TRECHO FORNECIDO:
^^^^^^^^^^^^^^^^
A Vivo, empresa de telefonia móvel, está impedida de cobrar de todos os seus usuários de Santa Catarina ligações nacionais feitas há mais de 90 dias e ligações internacionais há mais de 150 dias. A determinação é do juiz Domingos Paludo, da Vara da Fazenda Pública de Florianópolis. Cabe recurso.

A operadora deverá, ainda, devolver em dobro os valores cobrados nas faturas. Além disso, informar em juízo o número de usuários lesados pela cobrança indevida no estado e o total dos valores devolvidos.

O pedido do Instituto de Defesa do Cidadão (IBDCI), representado pelo advogado Walber Pydd, do Johnson Sade Advogados Associados, foi amparado na resolução 85/98, da Agência Nacional de Telecomunicações (Anatel), em seu artigo 61. O artigo prevê que as cobranças para as ligações locais e interurbanas devem ser efetuadas no prazo máximo de 90 dias e as ligações internacionais no prazo de 150 dias.
^^^^^^^^^^^^^^^^
A FAZER:
1) Segundo o trecho sobre a Vivo, em que regra se apoiou o pedido que levou a operadora a não poder cobrar ligações antigas? Explique em até três frases.
2) Copie do trecho sobre a Vivo a parte que vai de "A operadora deverá, ainda, devolver" até "prazo de 150 dias.".
3) Reescreva em forma de lista o parágrafo do trecho sobre a Vivo que começa com "O pedido do Instituto de Defesa do Cidadão", mantendo os fatos principais.

DADOS BRUTOS:
^^^^^^^^^^^^^^^^
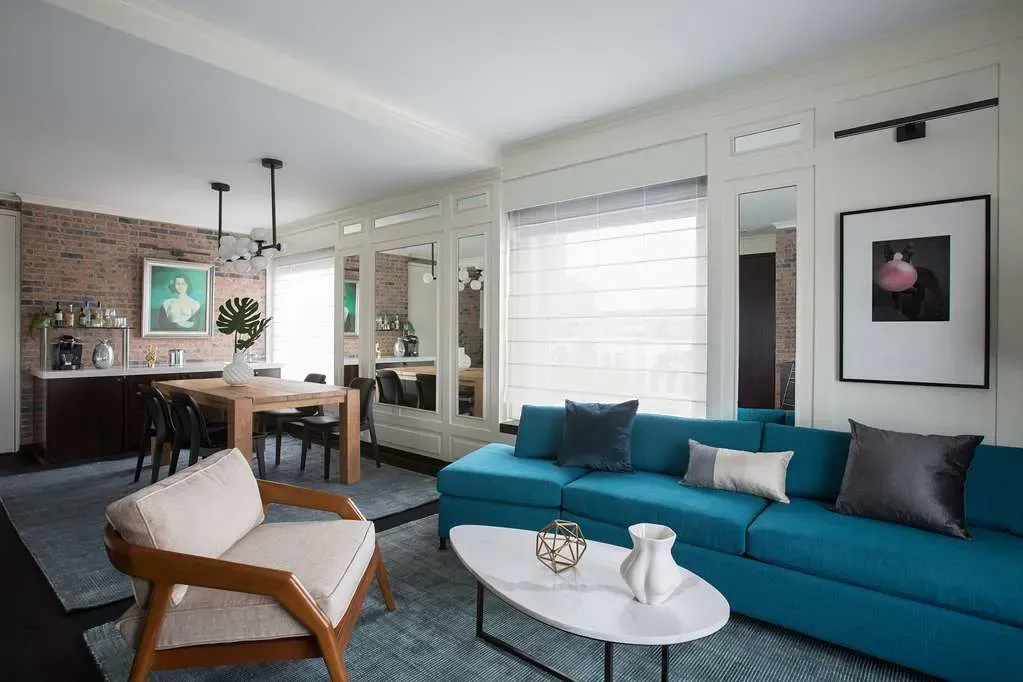 A suite living room, a teal sofa on a blue rug against exposed brick.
^^^^^^^^^^^^^^^^
RESPOSTAS:
1) O pedido do IBDCI se apoiou no artigo 61 da resolução 85/98 da Anatel. Esse artigo diz que ligações locais e interurbanas devem ser cobradas em no máximo 90 dias. Já as ligações internacionais devem ser cobradas em no máximo 150 dias.

2)
A operadora deverá, ainda, devolver em dobro os valores cobrados nas faturas. Além disso, informar em juízo o número de usuários lesados pela cobrança indevida no estado e o total dos valores devolvidos.

O pedido do Instituto de Defesa do Cidadão (IBDCI), representado pelo advogado Walber Pydd, do Johnson Sade Advogados Associados, foi amparado na resolução 85/98, da Agência Nacional de Telecomunicações (Anatel), em seu artigo 61. O artigo prevê que as cobranças para as ligações locais e interurbanas devem ser efetuadas no prazo máximo de 90 dias e as ligações internacionais no prazo de 150 dias.

3)
- Quem fez o pedido: Instituto de Defesa do Cidadão (IBDCI), representado pelo advogado Walber Pydd, do Johnson Sade Advogados Associados.
- Base do pedido: artigo 61 da resolução 85/98 da Anatel.
- Prazo máximo para cobrar ligações locais e interurbanas: 90 dias.
- Prazo máximo para cobrar ligações internacionais: 150 dias.